Minha infância era um tédio. Não podia brincar
na rua, pegar sereno, ir à casa de outras crianças e, raramente, alguém brincava
comigo. Era proibido pegar as jabuticabas dos galhos que invadiam nossa casa sobre
o muro do vizinho. Tudo que eu fazia estava errado e minha mãe ora passava
sermão, ora me batia. Eu levantava pedindo a Deus que me ajudasse a agradar
minha mãe e pensava “por qual motivo vou apanhar hoje”. Um dia, li no jornal
que a folha de uma planta chamada “comigo-ninguém-pode” matava. No quintal de
nossa casa, perto do pé de goiaba, havia uma daquelas plantas. Fiz a
experiência, mas não deu certo. Minha boca se feriu, mas não consegui me livrar
da infância.
No porão de minha casa havia uma coleção de
livrinhos de bolso e de fotonovelas, todos adquiridos em banca de revistas e
leituras proibidas para uma menina de 10 anos. Lia tudo escondido. Fumanchu e a Deusa do Fogo. Eu lia fotonovela – Capricho, Ilusão – romance de
bolso, contos de fada, anúncio de jornal, revista O Cruzeiro, a Manchete, a
revista do Rádio, ouvia a Rádio Mayrink Veiga e a Rádio Nacional. Lias as
colunas da Dona Ivone Botelho no Estado de Minas. As revistas Capricho e Ilusão
mostravam sempre a mocinha pobre que engravidava do mocinho rico. Sofria, era
rejeitada e acabava feliz. Já mocinha, associei-me a bibliotecas públicas e lia
tudo que encontrava pela frente. A leitura me impedia de enlouquecer com a
repressão.
Um dia o filho da vizinha entrou para o
exército e ficou tão bonito vestido de soldado que me encantou. Eu devia ter
uns 13 anos. Saíamos de casa pela manhã no mesmo horário. Ele ia para o quartel
e eu para o ginásio. Passamos a olhar um para o outro, mas nunca sequer
conversamos. Um dia minha mãe percebeu o olhar e foi até a esquina nos
observar. Ele subia a rua em direção ao quartel e eu descia para pegar o
ônibus. Havia certa sincronia. Depois de andar mais ou menos uns 20 metros, cada
um em uma direção, olhávamos para trás e nossos olhos se encontravam atraídos
por alguma cumplicidade hormonal. Naquele dia, minha mãe interceptou nossa
comunicação visual com seu olhar de censura. Eu me senti igual à mocinha
grávida da fotonovela. Preparei-me para ouvir o sermão, mas resolvi fingir que
virara a cabeça por outro motivo.
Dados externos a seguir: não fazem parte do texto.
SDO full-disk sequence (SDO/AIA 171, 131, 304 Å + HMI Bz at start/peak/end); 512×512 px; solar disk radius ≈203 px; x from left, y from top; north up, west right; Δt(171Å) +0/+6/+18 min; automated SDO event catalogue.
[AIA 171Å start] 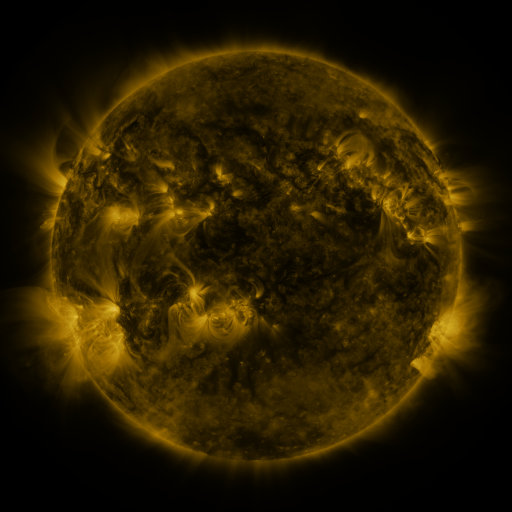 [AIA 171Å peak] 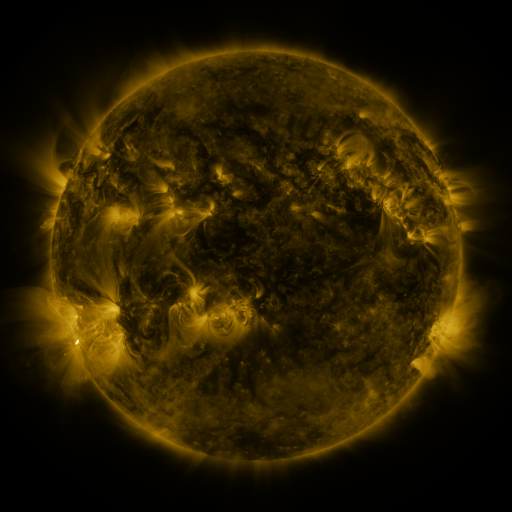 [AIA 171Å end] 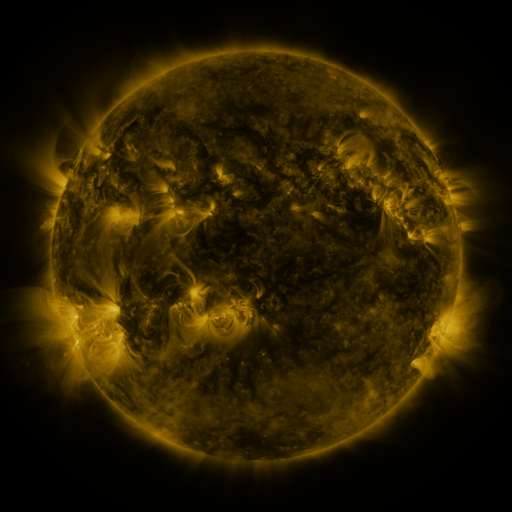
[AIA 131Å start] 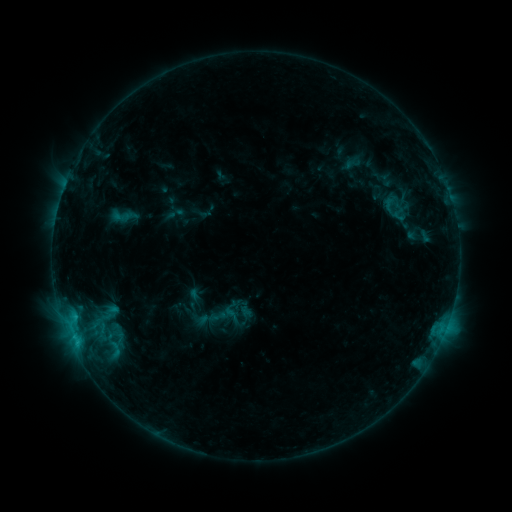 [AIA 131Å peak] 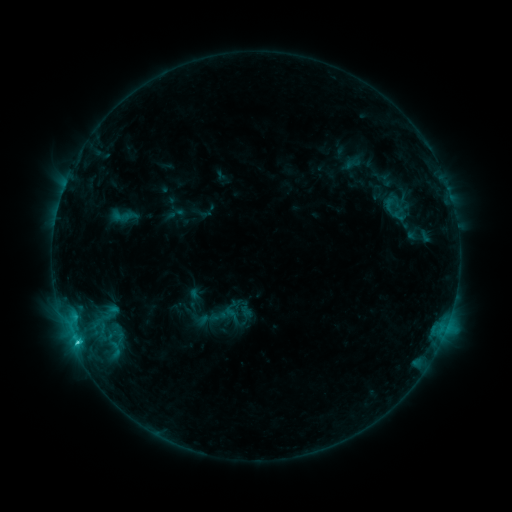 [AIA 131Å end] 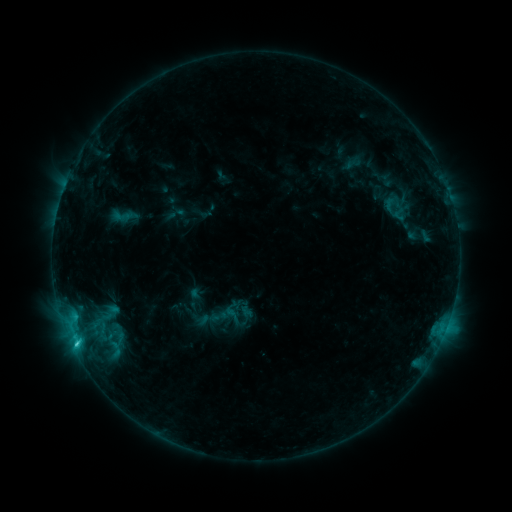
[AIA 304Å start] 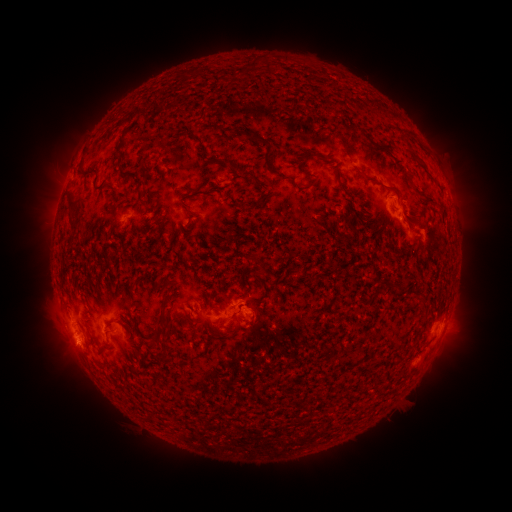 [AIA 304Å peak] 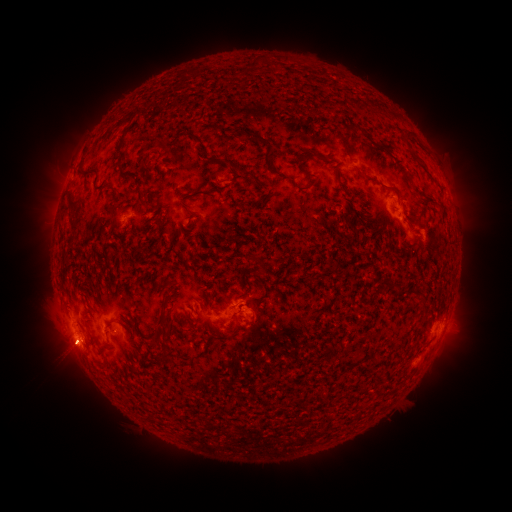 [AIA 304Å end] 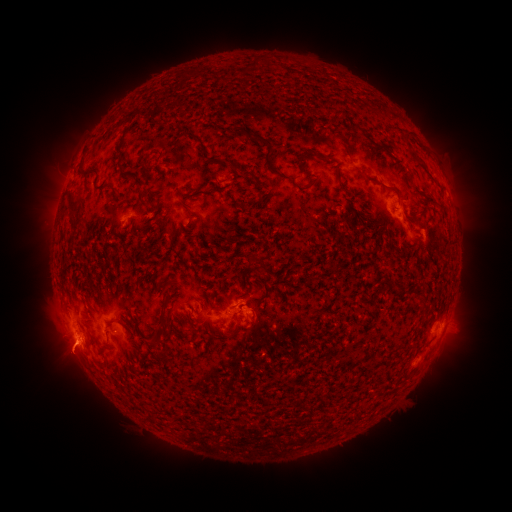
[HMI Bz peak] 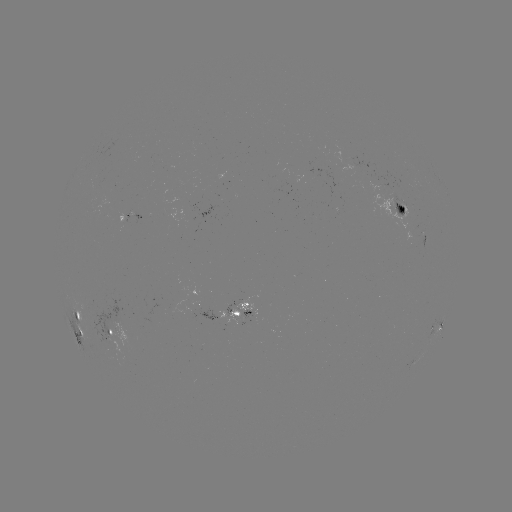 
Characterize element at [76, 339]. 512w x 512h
C3.0 flare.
Subi a rua novamente e pedi a minha mãe
dinheiro para comprar uma borracha. Tenho certeza de que ela nunca acreditou
naquela história, mas não disse nada. Eu nunca mais olhei para o soldado
encantado, pois tinha medo de minha mãe. Se ela estivesse me vigiando
novamente, eu não teria como fingir que precisava de comprar outra borracha. O
soldadinho virou um homem e casou-se com a vizinha feiosa. Eu continuava
esperando o príncipe encantado que viria revelar que eu era uma princesa e me
levaria para o Rio de Janeiro. Terminei o curso normal e fui ser professora em
um grupo escolar para orgulho de meu pai. Sua filha era professora e trabalhava
só com mulheres. Estava protegida dos homens.
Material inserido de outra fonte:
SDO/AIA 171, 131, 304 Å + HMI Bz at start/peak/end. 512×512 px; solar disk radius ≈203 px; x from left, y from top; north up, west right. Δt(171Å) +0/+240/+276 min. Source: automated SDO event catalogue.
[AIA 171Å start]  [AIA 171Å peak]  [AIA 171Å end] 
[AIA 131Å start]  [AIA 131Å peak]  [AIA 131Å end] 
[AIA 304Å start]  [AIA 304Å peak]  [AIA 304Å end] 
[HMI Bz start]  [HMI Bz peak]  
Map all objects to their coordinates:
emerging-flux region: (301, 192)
Cresci acreditando em minha insignificância. O
príncipe desencantado chegou, me engravidou e me levou para o interior, para bem
longe do mar. Meus pasi nunca me perdoaram. Eu nem percebi que aquele homem
também não gostava de me ouvir. Calei a boca a vida toda. Quando criança
enfiava-me debaixo da mesa e, depois de casada, debaixo do marido sempre que
ele desejava. Caladinha.
Ficava enfurnada em casa enquanto o marido
curtia os amigos nos botecos da cidade. Nas poucas vezes que saíamos juntos, eu
não bebia e pouco falava, mesmo na companhia de outras mulheres. Aprendi qual
era o meu lugar. Ganhei certo status.
Ninguém mais me mandava para debaixo da mesa. Sentava-me à mesa com outras
mulheres enquanto meu marido conversava com os homens que ficam reunidos do
lado oposto. As mulheres reclamavam das crianças e dos maridos e falavam mal
das empregadas. Eu não tinha empregadas, mas pensava mal do marido e reclamava
das crianças, para mim mesma, em silêncio.
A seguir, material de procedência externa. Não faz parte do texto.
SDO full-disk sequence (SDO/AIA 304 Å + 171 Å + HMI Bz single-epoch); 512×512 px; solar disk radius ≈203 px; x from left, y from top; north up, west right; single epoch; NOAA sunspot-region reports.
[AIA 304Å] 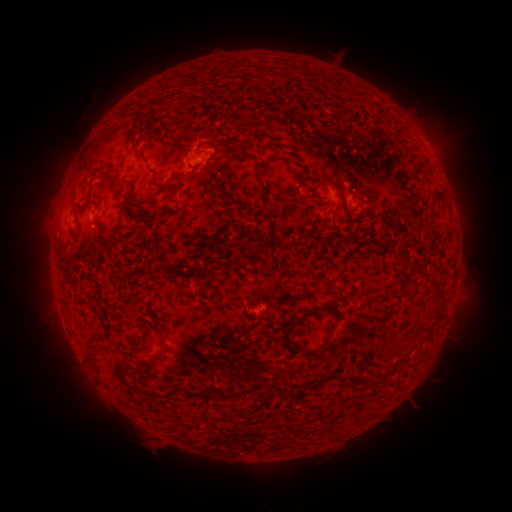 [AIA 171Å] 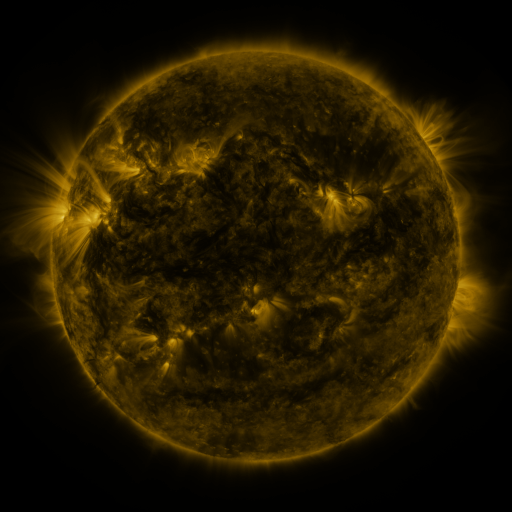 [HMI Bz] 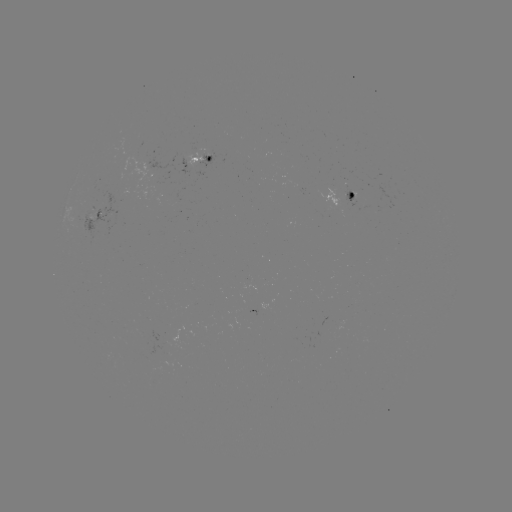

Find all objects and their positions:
spotted active region: (210, 159)
spotted active region: (359, 201)
spotted active region: (97, 214)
Outro dia meu marido começou a conversar com o
vizinho em frente de nossa casa e eu me aproximei dos dois. Nosso cachorro fugiu
para a rua e meu marido me disse: “Sua inútil, em vez de ficar ouvindo nossa
conversa, faça alguma coisa.” Fiquei com tanta vergonha do vizinho que tive
vontade de sair mancando ou de comer comigo-ninguém-pode, mas afastei-me em
silêncio na companhia do cachorro. Entramos em casa, o cachorro e eu. Ele ficou
debaixo da mesa, mas eu estou muito velha para me enfiar debaixo de qualquer
coisa, até de marido. A coluna dói e não consigo me abaixar com facilidade. Ainda
bem que, há muito, ele me substitui por uma amante.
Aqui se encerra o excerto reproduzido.